WHAT NEEDS TO BE DONE.
Rewrite the listing below with every "window" changed to "glass pane" and everything else left as it is. Omit the pictures.

SOURCE DATA.
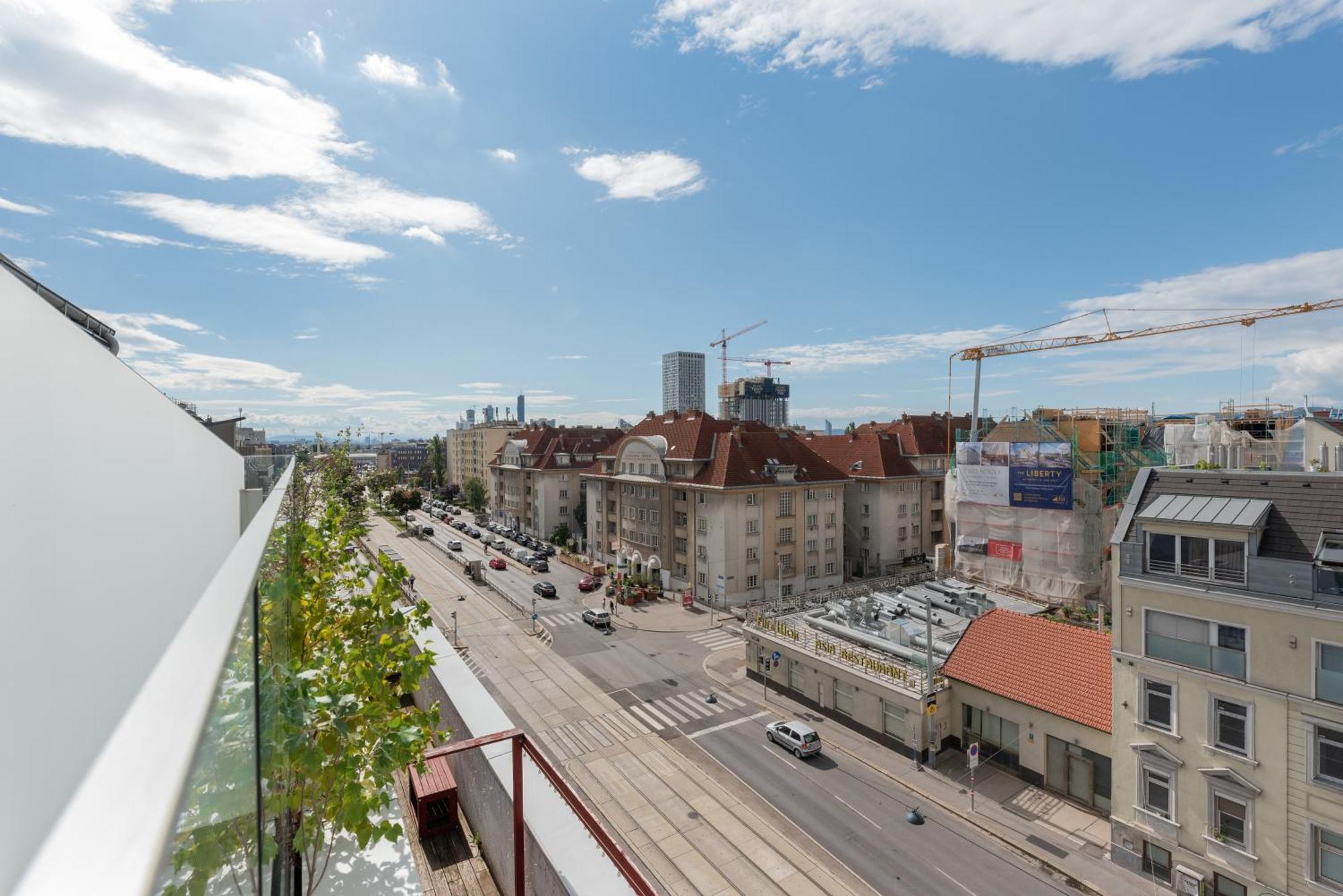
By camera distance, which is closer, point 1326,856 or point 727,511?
point 1326,856

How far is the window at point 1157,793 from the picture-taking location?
16.5 m

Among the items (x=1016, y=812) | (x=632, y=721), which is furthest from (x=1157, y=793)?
(x=632, y=721)

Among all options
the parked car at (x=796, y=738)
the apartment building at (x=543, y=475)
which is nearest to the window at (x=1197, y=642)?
the parked car at (x=796, y=738)

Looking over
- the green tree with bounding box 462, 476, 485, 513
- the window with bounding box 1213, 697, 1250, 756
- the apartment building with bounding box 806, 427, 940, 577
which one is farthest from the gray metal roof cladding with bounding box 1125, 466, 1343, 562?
the green tree with bounding box 462, 476, 485, 513

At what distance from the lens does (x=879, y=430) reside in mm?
56688

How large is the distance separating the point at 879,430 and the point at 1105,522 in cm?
2066

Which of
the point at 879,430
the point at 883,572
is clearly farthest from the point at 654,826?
the point at 879,430

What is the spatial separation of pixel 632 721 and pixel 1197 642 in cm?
1885

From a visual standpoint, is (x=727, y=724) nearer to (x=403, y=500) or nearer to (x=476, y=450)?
(x=403, y=500)

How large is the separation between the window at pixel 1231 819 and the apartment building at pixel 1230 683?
0.10 ft

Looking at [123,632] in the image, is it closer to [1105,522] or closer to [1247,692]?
[1247,692]

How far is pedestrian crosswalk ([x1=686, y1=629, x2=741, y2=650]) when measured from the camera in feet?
118

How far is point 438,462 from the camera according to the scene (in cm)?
11825

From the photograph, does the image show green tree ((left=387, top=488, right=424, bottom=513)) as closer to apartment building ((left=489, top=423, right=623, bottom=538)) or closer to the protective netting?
apartment building ((left=489, top=423, right=623, bottom=538))
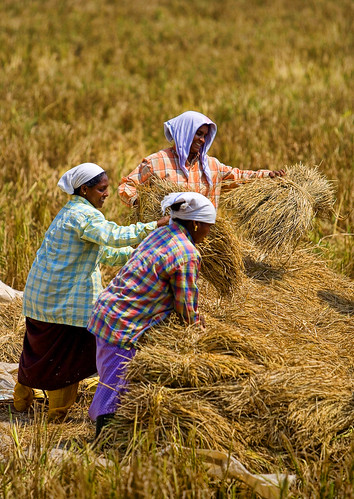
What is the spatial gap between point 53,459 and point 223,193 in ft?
7.14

THE RESULT.
By camera distance, which is closer, point 1326,856 or point 727,511?
point 1326,856

How far is the glass pane at point 1157,793 from the picture-taking location?
16.5 m

Among the items (x=1016, y=812) | (x=632, y=721), which is furthest from (x=1157, y=793)?
(x=632, y=721)

Among all options
the parked car at (x=796, y=738)
the apartment building at (x=543, y=475)
which is nearest to the glass pane at (x=1197, y=642)?
the parked car at (x=796, y=738)

Looking over
- the green tree with bounding box 462, 476, 485, 513
- the glass pane with bounding box 1213, 697, 1250, 756
- the apartment building with bounding box 806, 427, 940, 577
which one is farthest from the gray metal roof cladding with bounding box 1125, 466, 1343, 562?
the green tree with bounding box 462, 476, 485, 513

At what distance from the lens does (x=879, y=430) reside in mm?
56688

How large is the distance separating the point at 879,430 and the point at 1105,522 in cm?
2066

Which of
the point at 879,430
the point at 883,572
is clearly farthest from the point at 654,826?
the point at 879,430

What is the spatial separation of pixel 632 721 and pixel 1197 642 in cm?
1885

From a visual standpoint, is (x=727, y=724) nearer to (x=403, y=500) or nearer to (x=476, y=450)?
(x=403, y=500)

How large is the separation between the glass pane at pixel 1231 819 and the apartment building at pixel 1230 683?
0.10 ft

Looking at [123,632] in the image, is it closer to [1105,522] or closer to [1247,692]?
[1247,692]

How far is pedestrian crosswalk ([x1=686, y1=629, x2=741, y2=650]) when measured from the camera in feet?
118

How far is point 438,462 from the camera according to the scene (in cm)?
11825

From the photograph, does the image show green tree ((left=387, top=488, right=424, bottom=513)) as closer to apartment building ((left=489, top=423, right=623, bottom=538)) or closer to the protective netting?
apartment building ((left=489, top=423, right=623, bottom=538))
What is the spatial gap between point 53,459 and point 223,193 in ft?
7.14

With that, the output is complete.